Highlights & Insights¶
- Plug-and-play Design: eCLIP does not modify the core CLIP architecture and can be applied to any CLIP variant (Swin Tiny, ViT Small, ViT Base, GLoRIA), showing high practicality.
- Efficient Use of Scarce Annotations: Just 1080 eye-tracking annotated samples significantly improve model quality on ~200k training samples, demonstrating the value of high-quality data over quantity.
- Priming Mechanism: The design rationale that ensures no model degradation in the absence of expert annotations is a valuable reference.
- From Retrieval to RAG: Propagating embedding quality improvements to a frozen LLM's report generation task showcases the practical downstream value of embedding quality.
Limitations & Future Work¶
- The volume of expert annotation data is small (1080 samples); the effect of annotation quantity and distribution on performance has not been systematically studied.

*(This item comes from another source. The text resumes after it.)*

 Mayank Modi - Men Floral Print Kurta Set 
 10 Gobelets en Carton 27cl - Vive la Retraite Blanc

- Additional forward passes of expert images during training increase computational overhead.
- Radiology reports generated by RAG have not been clinically validated by medical experts.

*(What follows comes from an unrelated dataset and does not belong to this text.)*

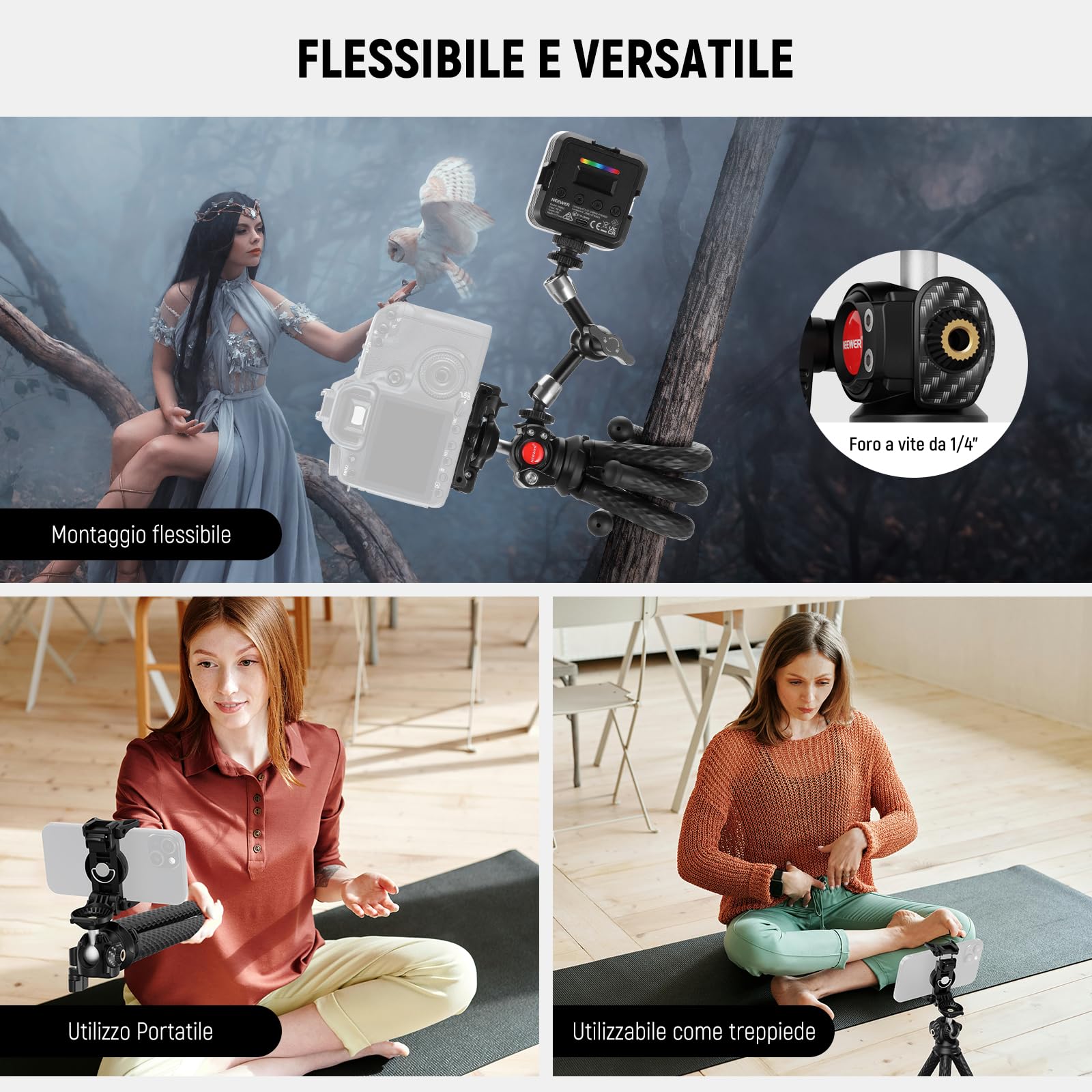 NEEWER Treppiede Flessibile per Telefono, Mini Cavalletto da Tavolo per Fotocamera con Portatelefono Nascosto, Attaco Action Cam Compatibile con iPhone GoPro DJI Insta360 Samsung per Vlog Video, TP34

- Only expert annotations on the image side are utilized, without extension to the text side (e.g., similar to SimCSE directions).
- Temporal information in eye-tracking data (alignment between fixation sequences and report snippets) is not utilized.
Related Work & Insights¶
- Comparison with GLoRIA: GLoRIA utilizes local and global features without introducing external expert signals, whereas eCLIP proves the additional value of high-quality external annotations.
- Difference from Alpha-CLIP: Alpha-CLIP generates an alpha channel via a segmentation model to guide attention, whereas eCLIP uses real expert gaze data, leading to more accurate semantics.
- Inspirational Directions: Extending the paradigm of leveraging expert annotations to other medical tasks requiring specialized domain knowledge (e.g., pathological slides, ultrasound).
Rating¶
- Novelty: ⭐⭐⭐⭐ The idea of introducing radiologists' eye-tracking data into CLIP learning is novel and meaningful.
- Experimental Thoroughness: ⭐⭐⭐⭐ Covers multiple tasks such as zero-shot, linear probing, retrieval, and RAG, with comprehensive ablation designs.
- Writing Quality: ⭐⭐⭐⭐ Clear motivation, intuitive illustrations, and systematic experimental analysis.
- Value: ⭐⭐⭐⭐ Provides a practical solution for utilizing scarce expert annotations in medical multi-modal learning.